私もそうですが、少年サッカーをする子供を持つ親です。
自分の子供に、アタッカー、パサー、ドリブラー、ストライカーのようなプレーを求めてしまいます。レシーバーの役割を話したことってないです。
攻撃はスピードありきで、速攻で始まり、速攻を加速させる我が子のプレーでフィニッシュまでいってしまうのが、親としては最も満足感が高いのではないでしょうか。
そのプレーに何人の味方が出てきたか。「周りを使え」と一人称で言っても、そのパスで受けた味方は状況を何か変えられるのでしょうか。
速攻の中で1人だけ前を向かないで、一呼吸間を作るようなプレーを繰り返すようであれば、「チャレンジしろ」と、やきもきすることでしょう。
私は個サルで久々にプレーしてみて、レシーバーに徹して、味方が攻撃のスピードに間に合うようにタメを作って時間調整ができるレシーバーがいないと単調でつまらない攻撃になるなと、改めて思いました。
ギャップで受けてコントロールオリエンタードでワンタッチで前を向いてはがす。
これ、一体何の言葉だ?と思いますが、
少年サッカーでは、そんなプレーが求められる風潮がありますが、ワンタッチで前を向くプレーでその時、前に味方が何人いるのでしょうか。
前を向いてそのままぶっちぎることに憧れますが、時と場合によっては賢く見えないなと。
全員がアタッカーなり、ドリブラーなり、パサーを求められていることが多いのかなと。タテポンという用語がありますが、それとは違って、足元でつないでも「行ってこい」がサッカーで、変化をつける賢いプレーって少ないように思います。
速攻の中で1人だけ遅攻にリズムチェンジするプレーを繰り返すようであれば、映えていないよとやきもきすることでしょう。
相手DFの間から間へ、つかみどころがない動きをして狭いスペースでパスを受ける。次の次のプレーをする味方の誰かのためにスペースのギャップを生み出す。

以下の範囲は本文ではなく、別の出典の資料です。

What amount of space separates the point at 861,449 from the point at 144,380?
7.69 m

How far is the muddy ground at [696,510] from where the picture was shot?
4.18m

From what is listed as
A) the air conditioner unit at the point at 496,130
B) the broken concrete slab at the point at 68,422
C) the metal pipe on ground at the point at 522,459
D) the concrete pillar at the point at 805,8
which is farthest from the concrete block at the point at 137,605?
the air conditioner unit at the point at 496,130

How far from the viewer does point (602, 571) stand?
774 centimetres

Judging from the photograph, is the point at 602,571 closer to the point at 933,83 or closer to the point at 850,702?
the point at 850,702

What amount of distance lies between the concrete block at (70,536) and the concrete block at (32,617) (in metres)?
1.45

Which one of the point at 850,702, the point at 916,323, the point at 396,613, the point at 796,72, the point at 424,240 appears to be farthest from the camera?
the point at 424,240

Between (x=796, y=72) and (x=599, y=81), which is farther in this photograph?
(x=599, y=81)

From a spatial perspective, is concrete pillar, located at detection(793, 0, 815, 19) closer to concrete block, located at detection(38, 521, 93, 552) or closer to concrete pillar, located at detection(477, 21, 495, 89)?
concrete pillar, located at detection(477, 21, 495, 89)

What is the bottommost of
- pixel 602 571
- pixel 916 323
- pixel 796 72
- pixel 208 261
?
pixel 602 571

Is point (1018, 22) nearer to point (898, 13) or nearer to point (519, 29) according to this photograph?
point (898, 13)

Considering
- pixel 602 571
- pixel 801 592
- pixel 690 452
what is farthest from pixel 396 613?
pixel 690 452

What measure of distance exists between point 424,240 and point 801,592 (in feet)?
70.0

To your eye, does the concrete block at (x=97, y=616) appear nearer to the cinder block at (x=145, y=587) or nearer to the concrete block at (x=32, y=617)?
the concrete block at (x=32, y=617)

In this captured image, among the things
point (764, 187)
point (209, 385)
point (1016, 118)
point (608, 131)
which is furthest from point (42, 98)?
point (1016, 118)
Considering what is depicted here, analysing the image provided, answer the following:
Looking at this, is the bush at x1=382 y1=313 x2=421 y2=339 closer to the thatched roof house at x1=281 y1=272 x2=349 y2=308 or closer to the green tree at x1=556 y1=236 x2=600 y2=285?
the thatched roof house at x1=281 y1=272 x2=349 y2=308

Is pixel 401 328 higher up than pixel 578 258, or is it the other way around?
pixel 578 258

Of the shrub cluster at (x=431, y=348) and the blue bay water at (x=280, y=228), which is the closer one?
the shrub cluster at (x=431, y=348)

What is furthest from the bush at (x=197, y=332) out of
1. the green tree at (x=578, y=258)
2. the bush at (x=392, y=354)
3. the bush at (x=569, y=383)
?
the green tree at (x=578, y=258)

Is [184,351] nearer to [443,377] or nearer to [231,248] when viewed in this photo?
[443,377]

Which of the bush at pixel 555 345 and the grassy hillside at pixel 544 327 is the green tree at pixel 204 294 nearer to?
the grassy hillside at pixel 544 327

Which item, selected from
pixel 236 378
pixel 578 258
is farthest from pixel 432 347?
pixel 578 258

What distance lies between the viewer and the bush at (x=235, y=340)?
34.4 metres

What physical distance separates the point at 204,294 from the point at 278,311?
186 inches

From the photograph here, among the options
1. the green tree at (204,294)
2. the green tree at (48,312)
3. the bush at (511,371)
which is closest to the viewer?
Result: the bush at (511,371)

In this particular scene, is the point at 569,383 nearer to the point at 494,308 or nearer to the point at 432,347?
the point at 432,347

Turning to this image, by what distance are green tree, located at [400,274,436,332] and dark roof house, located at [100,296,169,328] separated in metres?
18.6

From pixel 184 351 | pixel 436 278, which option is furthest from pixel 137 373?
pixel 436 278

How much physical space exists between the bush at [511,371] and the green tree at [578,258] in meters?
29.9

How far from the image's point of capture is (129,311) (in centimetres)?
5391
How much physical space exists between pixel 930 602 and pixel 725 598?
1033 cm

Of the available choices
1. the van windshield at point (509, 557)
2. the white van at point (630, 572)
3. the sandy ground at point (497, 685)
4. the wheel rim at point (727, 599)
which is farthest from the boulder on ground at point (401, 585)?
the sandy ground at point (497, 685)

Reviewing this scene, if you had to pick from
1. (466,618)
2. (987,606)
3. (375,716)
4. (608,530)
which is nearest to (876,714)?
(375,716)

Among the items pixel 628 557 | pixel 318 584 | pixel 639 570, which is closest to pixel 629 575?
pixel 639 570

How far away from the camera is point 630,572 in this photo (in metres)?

前を向けるところで向かない。そのまま背中を向けたままプレーして、次の次のプレーをする味方の誰かが前向きにボールを持てるようにバックパスを繰り返す。
サイドにフラフラ流れてフリーでパスを受けてスピードアップしない。スローダウンして、味方が上がってくる間を作って、次の次の決定的な仕事をする味方の誰かのために相手DFの予測とのギャップを作る。
レシーバーの仕事って見た目は消極的です。映えません。
けど、味方が使えるスペースと時間にギャップを作って、チームの攻撃に少しの自由をたくさん生み出せると、2人目、3人目に絡んでくる味方は映えるプレーをしやすくなって攻撃の色合いが多くなり、鮮やかで面白いサッカーになります。
イニエスタをどんな選手とみるか?
アタッカーと見る人。パサーと見る人いると思います。
バルサにいた頃、ユーロ2008や南アフリカワールドカップで優勝した時のプレーをリアルタイムで見ていた時、超絶うまい地味なレシーバーだなと私は思っていました。シャビやビジャ、そしてバルサではメッシが映えまくっていました。
ドイツのトーマス・ミュラーを憧れのアタッカーとして目標にする子供って少ないと思います。
私はミュラーもレシーバーだと思います。バイタルだけじゃなくて、ペナルティーエリアの中でもレシーバーができます。ミュラーがバイタルとペナルティエリアでフラフラしているうちに自身も、周りの味方も得点をいつの間にかとっている場面はよく見ます。そして、たくさんのタイトルもつかんでいます。
ヨーロッパも南米も優秀なレシーバーがたくさんいて、クラブでも代表でもチームを勝たせる役割をしています。
私は今までサイドバックをやっているたー君に「(パスを)まず受けろ」と言っていました。パスを受けて出して、受け直して「組み立てろ」と。
パスが出せなくてプレッシャーを受ける時は、「(相手を)かわせ」なんてことも言っていました。
パサーやドリブラーのプレーを前提で話をしていました。まず受けろと言っておいて、受ける効果も、意味も全く的を得ていない間違いな話をしていたなと思います。
パスを受けた後のパスやドリブルばかり要求していたことに気づきます。
映えないように受ける。つかみどころがない受け方。
パスを受けた味方がレシーバーになる映えない縦パス、くさびのパス。
個サルとはいえ、実際にコートに立ってプレーしてみると気づけることってたくさんあります。